Study text below:

MURDER, POLITICS, AND THE END OF THE JAZZ AGE
by Michael Wolraich
Order today at Barnes & Noble / Amazon / Books-A-Million / Bookshop
MURDER, POLITICS, AND THE END OF THE JAZZ AGE by Michael Wolraich Order today at Barnes & Noble / Amazon / Books-A-Million / Bookshop |
I am sure this won't matter to climate change deniers.
Physicists are notorious for believing that other scientists are mathematically incompetent. And University of California-Berkeley physicist Richard Muller is notorious for believing that conventional wisdom is often wrong. For example, the conventional wisdom about climate change. Muller has criticized Al Gore in the past as an "exaggerator," has spoken warmly of climate skeptic Anthony Watts, and has said that Steve McIntyre's famous takedown of the "hockey stick" climate graph made him "uncomfortable" with the paper the hockey stick was originally based on.
So in 2010 he started up the Berkeley Earth Surface Temperature project (BEST) to show the world how to do climate analysis right. Who better, after all? "Muller's views on climate have made him a darling of skeptics," said Scientific American, "and newly elected Republicans in the House of Representatives, who invited him to testify to the Committee on Science, Space and Technology about his preliminary results." The Koch Foundation, founded by the billionaire oil brothers who have been major funders of the climate-denial machine, gave BEST a $150,000 grant.
But Muller's congressional testimony last March didn't go according to plan. He told them a preliminary analysis suggested that the three main climate models in use today—each of which uses a different estimating technique, and each of which has potential flaws—are all pretty accurate:
Comments
Time to find a new skeptical scientist!
by Verified Atheist on Fri, 10/21/2011 - 10:41am
Yes he or she will be found soon enough I am sure.
I loved the comment that physicists simply distrust other scientists because they believe they cannot do math. I am pretty sure my husband thinks that about me, but I've gotten by pretty well all these years making my computer do math for me. :)

End of Study text.
Entries supplied below:

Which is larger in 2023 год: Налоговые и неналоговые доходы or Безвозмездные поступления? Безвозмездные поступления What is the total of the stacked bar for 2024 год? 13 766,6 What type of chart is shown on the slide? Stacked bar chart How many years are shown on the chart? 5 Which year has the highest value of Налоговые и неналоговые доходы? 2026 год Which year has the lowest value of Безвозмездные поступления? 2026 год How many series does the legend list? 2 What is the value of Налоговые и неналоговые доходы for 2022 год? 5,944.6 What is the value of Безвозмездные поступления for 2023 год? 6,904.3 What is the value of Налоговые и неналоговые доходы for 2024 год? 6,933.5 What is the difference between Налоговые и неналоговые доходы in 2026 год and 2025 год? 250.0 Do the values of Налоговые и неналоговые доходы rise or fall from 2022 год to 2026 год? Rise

End of Entries supplied.
Entries supplied below:

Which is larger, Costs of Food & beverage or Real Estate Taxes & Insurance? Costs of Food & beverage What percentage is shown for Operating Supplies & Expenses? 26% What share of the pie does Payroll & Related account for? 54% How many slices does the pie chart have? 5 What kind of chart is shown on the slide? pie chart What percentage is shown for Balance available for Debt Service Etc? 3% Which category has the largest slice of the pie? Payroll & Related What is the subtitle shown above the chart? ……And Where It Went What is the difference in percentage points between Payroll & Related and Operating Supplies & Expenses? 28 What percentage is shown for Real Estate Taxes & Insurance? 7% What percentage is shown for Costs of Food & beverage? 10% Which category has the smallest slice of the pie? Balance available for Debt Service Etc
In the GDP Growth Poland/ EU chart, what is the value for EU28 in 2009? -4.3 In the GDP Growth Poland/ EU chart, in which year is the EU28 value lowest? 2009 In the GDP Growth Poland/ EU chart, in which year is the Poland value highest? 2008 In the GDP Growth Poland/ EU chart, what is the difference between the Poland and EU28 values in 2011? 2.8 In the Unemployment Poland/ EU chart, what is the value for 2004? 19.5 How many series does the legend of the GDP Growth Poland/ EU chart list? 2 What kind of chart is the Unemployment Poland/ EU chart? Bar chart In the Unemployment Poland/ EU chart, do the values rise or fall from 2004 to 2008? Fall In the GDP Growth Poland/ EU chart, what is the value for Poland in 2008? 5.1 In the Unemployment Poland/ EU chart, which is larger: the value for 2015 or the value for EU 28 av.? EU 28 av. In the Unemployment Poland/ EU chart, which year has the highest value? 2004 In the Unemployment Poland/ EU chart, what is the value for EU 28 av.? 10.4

End of Entries supplied.

From the post about the Berkeley temperature project, reproduce word for word the passage that begins at "But Muller's congressional" and ends after "new skeptical scientist!".

But Muller's congressional testimony last March didn't go according to plan. He told them a preliminary analysis suggested that the three main climate models in use today—each of which uses a different estimating technique, and each of which has potential flaws—are all pretty accurate:
Comments
Time to find a new skeptical scientist!